CrazySexyCool: The TLC Story
What parents need to know
Parents Need to Know
Parents need to know that CrazySexyCool: The TLC Story is a dramatization of the behind-the-scenes world of TLC before, during, and after their rise to fame. The story covers some serious topics including infidelity, abortion, illness, and death, but there are some positive messages about female empowerment and the importance of friendship. The language is strong ("hell," "piss," "s--t," "f--k"), and drinking and drunken behavior is visible. There's discussion of addiction. A few occasions involve arguments and violent acts, including the setting of sneakers on fire.
What's the story?
CRAZYSEXYCOOL: THE TLC STORY is a dramatic biopic about the rise of the iconic '90's hip-hop group TLC. It tells the story of how dancer and singer Rozanda "Chilli" Thomas (played by Keke Palmer), rapper Lisa "Left Eye" Lopes (played by rapper Niatia Kirkland, aka Lil' Mama), and singer Tionne "T-Boz" Watkins (Drew Sidora) came together from humble beginnings in the 1990s to create the first successful hip-hop girl group and one of the highest-grossing female groups in American music history. The personal stories of each of the young women, including their individual relationships, medical problems, and run-ins with the law, also are told. Throughout it all, the group's hit music is featured.
Is it any good?
CrazySexyCool, which is produced by Chilli Thomas and T-Boz Watkins, offers an entertainingly dramatic look at the events that led to the Atlanta-based group's meteoric rise to fame, which came to an abrupt end with the tragic death of Lisa Lopes in 2002. It highlights the close, personal relationship they had with each other and notes some of the events from which their empowering lyrics are inspired. It also reveals some of the many obstacles they faced throughout their careers, including exploitative managers, dysfunctional relationships, and T-Boz's well-publicized battle with sickle-cell anemia.

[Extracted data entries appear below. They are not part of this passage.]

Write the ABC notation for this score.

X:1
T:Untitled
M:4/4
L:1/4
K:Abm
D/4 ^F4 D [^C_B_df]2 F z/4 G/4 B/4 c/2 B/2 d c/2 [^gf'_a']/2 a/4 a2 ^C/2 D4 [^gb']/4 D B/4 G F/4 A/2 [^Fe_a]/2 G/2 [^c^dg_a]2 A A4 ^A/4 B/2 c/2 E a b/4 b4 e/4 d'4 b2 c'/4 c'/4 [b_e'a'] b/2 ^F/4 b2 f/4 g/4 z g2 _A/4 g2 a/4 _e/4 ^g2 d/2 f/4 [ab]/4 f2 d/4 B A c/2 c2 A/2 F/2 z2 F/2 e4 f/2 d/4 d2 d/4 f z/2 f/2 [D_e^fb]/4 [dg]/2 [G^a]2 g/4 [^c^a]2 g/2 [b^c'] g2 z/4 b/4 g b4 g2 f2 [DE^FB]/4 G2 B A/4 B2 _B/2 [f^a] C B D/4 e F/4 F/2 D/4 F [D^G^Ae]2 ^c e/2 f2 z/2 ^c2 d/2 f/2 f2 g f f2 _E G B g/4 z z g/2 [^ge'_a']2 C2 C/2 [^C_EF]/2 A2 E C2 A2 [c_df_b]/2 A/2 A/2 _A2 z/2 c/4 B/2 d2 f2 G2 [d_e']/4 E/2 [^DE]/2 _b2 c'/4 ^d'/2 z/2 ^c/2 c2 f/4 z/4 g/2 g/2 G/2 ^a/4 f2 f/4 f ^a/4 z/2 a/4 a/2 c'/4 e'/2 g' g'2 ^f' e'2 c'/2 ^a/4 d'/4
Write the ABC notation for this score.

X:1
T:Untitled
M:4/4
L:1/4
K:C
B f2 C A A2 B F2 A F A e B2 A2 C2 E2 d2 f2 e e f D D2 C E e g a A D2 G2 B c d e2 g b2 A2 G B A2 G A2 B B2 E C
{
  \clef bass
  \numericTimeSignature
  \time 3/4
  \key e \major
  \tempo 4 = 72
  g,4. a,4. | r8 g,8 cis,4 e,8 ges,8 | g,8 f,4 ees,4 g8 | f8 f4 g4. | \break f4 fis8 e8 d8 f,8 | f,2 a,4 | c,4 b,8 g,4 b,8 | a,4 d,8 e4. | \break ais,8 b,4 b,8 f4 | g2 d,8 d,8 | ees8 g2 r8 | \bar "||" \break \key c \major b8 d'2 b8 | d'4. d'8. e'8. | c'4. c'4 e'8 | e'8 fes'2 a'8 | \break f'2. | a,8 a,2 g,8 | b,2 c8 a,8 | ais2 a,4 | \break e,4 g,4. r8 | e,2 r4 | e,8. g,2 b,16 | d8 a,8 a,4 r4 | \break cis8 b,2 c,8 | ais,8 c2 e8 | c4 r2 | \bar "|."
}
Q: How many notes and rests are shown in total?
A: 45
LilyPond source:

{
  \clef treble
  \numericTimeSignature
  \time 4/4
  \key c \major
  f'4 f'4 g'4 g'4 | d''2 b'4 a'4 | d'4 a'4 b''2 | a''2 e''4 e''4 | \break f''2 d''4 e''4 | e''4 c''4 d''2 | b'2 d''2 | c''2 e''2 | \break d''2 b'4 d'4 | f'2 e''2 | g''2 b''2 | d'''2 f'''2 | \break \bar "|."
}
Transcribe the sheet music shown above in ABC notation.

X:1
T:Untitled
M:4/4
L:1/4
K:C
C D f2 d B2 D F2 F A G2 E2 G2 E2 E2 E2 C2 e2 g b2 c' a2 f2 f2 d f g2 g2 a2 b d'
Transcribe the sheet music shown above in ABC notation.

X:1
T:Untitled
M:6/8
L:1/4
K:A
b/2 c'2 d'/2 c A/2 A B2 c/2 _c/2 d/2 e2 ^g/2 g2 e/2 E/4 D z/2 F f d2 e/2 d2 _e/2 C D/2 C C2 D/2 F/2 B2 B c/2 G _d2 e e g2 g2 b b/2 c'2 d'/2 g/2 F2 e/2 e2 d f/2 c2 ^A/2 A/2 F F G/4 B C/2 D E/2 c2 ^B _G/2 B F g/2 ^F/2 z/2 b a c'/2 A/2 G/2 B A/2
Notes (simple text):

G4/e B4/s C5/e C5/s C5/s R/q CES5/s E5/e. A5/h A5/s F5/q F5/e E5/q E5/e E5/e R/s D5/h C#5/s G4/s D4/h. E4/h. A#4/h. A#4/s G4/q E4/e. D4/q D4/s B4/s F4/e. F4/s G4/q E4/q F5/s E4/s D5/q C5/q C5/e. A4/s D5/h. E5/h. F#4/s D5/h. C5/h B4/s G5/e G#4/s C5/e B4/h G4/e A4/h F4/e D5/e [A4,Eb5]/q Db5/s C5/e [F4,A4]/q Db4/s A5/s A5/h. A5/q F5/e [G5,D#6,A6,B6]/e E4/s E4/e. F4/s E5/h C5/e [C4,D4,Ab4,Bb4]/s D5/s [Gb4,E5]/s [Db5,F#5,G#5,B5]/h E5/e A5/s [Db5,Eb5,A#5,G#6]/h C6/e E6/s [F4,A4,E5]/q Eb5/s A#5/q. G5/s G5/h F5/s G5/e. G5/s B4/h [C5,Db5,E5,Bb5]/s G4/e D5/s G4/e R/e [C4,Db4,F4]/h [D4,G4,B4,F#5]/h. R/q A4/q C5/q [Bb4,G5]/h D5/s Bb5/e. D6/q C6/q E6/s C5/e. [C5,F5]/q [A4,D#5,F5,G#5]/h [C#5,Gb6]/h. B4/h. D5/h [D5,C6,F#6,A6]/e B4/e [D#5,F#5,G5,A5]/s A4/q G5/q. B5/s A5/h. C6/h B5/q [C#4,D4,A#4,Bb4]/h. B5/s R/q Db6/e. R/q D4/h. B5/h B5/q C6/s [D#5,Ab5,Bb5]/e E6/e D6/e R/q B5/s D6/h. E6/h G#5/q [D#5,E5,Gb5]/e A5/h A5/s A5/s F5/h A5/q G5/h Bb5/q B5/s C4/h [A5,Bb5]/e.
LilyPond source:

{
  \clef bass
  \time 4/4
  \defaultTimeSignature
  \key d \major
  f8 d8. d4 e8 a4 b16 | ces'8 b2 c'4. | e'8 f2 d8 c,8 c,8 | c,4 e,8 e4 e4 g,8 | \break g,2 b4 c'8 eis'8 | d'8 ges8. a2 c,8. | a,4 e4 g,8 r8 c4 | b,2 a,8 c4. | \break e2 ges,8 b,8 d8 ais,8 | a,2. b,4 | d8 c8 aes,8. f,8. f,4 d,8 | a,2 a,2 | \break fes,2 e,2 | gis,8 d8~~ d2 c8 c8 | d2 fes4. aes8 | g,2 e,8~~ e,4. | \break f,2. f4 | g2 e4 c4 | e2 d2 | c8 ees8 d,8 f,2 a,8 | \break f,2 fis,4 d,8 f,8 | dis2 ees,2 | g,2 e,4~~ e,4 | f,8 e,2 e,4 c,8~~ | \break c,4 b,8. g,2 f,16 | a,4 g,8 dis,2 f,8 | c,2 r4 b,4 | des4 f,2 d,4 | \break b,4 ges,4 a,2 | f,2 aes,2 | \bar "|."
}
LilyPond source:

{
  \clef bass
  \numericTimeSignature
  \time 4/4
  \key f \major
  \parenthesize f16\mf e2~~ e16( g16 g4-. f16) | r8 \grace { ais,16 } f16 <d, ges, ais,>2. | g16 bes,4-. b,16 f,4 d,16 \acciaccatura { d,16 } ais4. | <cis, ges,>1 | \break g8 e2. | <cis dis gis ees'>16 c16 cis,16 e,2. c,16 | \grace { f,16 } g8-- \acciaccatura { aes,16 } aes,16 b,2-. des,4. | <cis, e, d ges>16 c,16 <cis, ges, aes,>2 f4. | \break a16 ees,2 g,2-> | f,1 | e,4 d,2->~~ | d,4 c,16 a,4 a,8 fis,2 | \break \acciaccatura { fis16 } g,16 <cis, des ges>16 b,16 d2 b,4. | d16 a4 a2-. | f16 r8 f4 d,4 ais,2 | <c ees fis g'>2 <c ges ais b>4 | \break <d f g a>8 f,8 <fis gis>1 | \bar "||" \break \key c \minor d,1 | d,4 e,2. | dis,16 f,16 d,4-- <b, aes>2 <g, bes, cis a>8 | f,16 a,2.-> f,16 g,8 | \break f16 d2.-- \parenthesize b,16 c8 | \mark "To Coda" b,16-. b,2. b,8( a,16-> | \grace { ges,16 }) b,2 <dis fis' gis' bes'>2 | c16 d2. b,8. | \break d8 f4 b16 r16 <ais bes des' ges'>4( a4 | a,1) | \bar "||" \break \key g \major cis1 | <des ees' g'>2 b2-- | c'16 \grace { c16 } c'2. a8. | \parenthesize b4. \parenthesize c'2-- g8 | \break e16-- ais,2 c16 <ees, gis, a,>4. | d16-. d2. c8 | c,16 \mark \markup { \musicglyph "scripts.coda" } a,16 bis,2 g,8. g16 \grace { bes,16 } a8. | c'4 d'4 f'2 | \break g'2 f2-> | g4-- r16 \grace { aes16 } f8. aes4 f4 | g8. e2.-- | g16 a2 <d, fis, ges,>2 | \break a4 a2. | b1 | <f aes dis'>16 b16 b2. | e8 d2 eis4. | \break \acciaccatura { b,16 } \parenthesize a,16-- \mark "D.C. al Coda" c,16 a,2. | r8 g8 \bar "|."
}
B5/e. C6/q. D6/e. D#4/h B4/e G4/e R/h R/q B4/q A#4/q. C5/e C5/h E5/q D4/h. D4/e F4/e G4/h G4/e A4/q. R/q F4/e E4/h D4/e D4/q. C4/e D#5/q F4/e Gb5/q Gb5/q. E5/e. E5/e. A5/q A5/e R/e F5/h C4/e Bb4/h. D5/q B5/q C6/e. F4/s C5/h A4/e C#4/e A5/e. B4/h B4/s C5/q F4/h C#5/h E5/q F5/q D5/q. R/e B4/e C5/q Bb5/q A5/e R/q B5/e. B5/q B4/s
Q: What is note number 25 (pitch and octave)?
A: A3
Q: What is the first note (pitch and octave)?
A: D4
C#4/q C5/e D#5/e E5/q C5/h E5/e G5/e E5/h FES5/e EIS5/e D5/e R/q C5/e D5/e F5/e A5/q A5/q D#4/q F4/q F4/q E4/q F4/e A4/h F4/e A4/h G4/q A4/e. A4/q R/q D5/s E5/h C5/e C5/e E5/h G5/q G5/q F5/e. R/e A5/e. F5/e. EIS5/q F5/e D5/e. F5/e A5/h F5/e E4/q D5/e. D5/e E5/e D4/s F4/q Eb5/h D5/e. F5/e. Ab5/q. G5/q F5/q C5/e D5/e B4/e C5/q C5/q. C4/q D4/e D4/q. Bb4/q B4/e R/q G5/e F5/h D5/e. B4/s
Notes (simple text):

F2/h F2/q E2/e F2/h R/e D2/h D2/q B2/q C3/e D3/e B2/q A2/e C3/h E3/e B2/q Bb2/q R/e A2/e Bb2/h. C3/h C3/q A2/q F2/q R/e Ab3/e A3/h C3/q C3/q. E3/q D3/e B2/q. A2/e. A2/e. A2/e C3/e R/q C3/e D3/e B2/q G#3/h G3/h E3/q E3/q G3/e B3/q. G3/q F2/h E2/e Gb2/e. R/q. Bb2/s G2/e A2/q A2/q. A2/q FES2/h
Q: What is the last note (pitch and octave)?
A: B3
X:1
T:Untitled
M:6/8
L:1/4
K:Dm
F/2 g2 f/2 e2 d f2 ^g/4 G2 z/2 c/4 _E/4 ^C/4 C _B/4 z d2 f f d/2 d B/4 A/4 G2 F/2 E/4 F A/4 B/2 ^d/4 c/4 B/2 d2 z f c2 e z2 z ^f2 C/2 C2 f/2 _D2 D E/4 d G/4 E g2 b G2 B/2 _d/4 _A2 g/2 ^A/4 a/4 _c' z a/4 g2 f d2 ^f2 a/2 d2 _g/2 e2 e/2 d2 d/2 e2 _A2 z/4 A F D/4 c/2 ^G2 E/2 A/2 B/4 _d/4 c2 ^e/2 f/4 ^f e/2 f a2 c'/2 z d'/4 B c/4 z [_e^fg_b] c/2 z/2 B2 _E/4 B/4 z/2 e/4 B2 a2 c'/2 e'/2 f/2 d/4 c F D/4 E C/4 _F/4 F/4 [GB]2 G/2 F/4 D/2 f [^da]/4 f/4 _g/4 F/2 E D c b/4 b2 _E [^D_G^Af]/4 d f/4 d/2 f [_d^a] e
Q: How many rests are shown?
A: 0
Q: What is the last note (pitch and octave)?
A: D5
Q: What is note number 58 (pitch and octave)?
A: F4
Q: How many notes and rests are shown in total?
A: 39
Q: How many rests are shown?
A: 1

Viewers who grew up with TLC will certainly enjoy hearing their story and listening to their music. Watching excerpts of some of the actual footage of their televised events is fun, too. But music lovers not old enough to remember the group will get an important lesson on how these young women managed to break down barriers in the historically male-dominated hip-hop industry and how they paved the way for the hip-hop artists the world listens to today.
Families can talk about...
Families can talk about the different ways singers and performers "make it" in the music industry. What is the story behind your favorite singer or group's popularity? Are there things you've been surprised to know about them?
What do you get out of watching a movie like this? Do movies like this one teach us something about what goes into becoming successful as a musician? Or is it just voyeurism?